Department of Psychology, Stanford University, Stanford, CA 94305, USA.
Department of Psychology, Stanford University, Stanford, CA 94305, USA.
Behav Res Ther. 2018 Feb;101:46-57. doi: 10.1016/j.brat.2017.09.014. Epub 2017 Oct 5.
Self-regulation is a broad construct representing the general ability to recruit cognitive, motivational and emotional resources to achieve long-term goals. This construct has been implicated in a host of health-risk behaviors, and is a promising target for fostering beneficial behavior change. Despite its clear importance, the behavioral, psychological and neural components of self-regulation remain poorly understood, which contributes to theoretical inconsistencies and hinders maximally effective intervention development. We outline a research program that seeks to define a neuropsychological ontology of self-regulation, articulating the cognitive components that compose self-regulation, their relationships, and their associated measurements. The ontology will be informed by two large-scale approaches to assessing individual differences: first purely behaviorally using data collected via Amazon's Mechanical Turk, then coupled with neuroimaging data collected from a separate population. To validate the ontology and demonstrate its utility, we will then use it to contextualize health risk behaviors in two exemplar behavioral groups: overweight/obese adults who binge eat and smokers. After identifying ontological targets that precipitate maladaptive behavior, we will craft interventions that engage these targets. If successful, this work will provide a structured, holistic account of self-regulation in the form of an explicit ontology, which will better clarify the pattern of deficits related to maladaptive health behavior, and provide direction for more effective behavior change interventions.
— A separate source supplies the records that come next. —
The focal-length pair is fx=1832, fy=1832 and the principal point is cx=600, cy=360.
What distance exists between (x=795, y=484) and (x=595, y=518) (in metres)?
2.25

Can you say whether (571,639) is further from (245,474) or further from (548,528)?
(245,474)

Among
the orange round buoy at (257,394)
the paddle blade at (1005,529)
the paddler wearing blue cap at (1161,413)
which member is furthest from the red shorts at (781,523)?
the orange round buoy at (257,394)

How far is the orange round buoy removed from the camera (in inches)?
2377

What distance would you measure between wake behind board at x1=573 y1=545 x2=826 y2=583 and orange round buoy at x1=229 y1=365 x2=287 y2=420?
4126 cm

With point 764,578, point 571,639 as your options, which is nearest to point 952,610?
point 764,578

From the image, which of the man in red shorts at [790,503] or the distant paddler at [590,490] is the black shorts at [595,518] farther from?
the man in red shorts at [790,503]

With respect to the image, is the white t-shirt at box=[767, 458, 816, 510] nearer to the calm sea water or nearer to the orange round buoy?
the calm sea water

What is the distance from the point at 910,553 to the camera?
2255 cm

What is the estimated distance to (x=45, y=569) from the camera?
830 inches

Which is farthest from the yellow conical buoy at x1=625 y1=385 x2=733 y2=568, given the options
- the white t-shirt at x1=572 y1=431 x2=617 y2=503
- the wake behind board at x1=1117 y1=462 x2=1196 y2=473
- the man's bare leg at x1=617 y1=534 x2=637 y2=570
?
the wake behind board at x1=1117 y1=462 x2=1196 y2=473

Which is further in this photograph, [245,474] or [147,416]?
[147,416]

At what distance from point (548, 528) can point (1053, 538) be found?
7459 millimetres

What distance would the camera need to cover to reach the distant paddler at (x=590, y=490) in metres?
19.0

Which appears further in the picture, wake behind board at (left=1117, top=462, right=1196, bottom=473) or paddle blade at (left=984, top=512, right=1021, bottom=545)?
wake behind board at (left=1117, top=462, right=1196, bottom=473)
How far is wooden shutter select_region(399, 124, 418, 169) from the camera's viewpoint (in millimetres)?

自我调节是一个广泛的概念,代表着招募认知、动机和情感资源以实现长期目标的一般能力。这个概念与许多健康风险行为有关,是培养有益行为改变的有前途的目标。尽管它非常重要,但自我调节的行为、心理和神经成分仍未得到很好的理解,这导致了理论上的不一致,并阻碍了最有效的干预措施的发展。我们概述了一个研究计划,旨在定义自我调节的神经心理学本体论,阐明构成自我调节的认知成分、它们之间的关系以及它们相关的测量方法。该本体论将通过两种大规模的评估个体差异的方法来提供信息:首先是纯粹通过亚马逊的 Mechanical Turk 收集的数据进行行为评估,然后再结合来自另一个人群的神经影像学数据。为了验证本体论并展示其效用,我们将使用它来分析两个典型行为群体中的健康风险行为:暴饮暴食的超重/肥胖成年人和吸烟者。在确定引发适应不良行为的本体论目标后,我们将制定干预措施来针对这些目标。如果成功,这项工作将以明确的本体论形式提供自我调节的结构化、整体描述,这将更好地阐明与适应不良健康行为相关的缺陷模式,并为更有效的行为改变干预措施提供指导。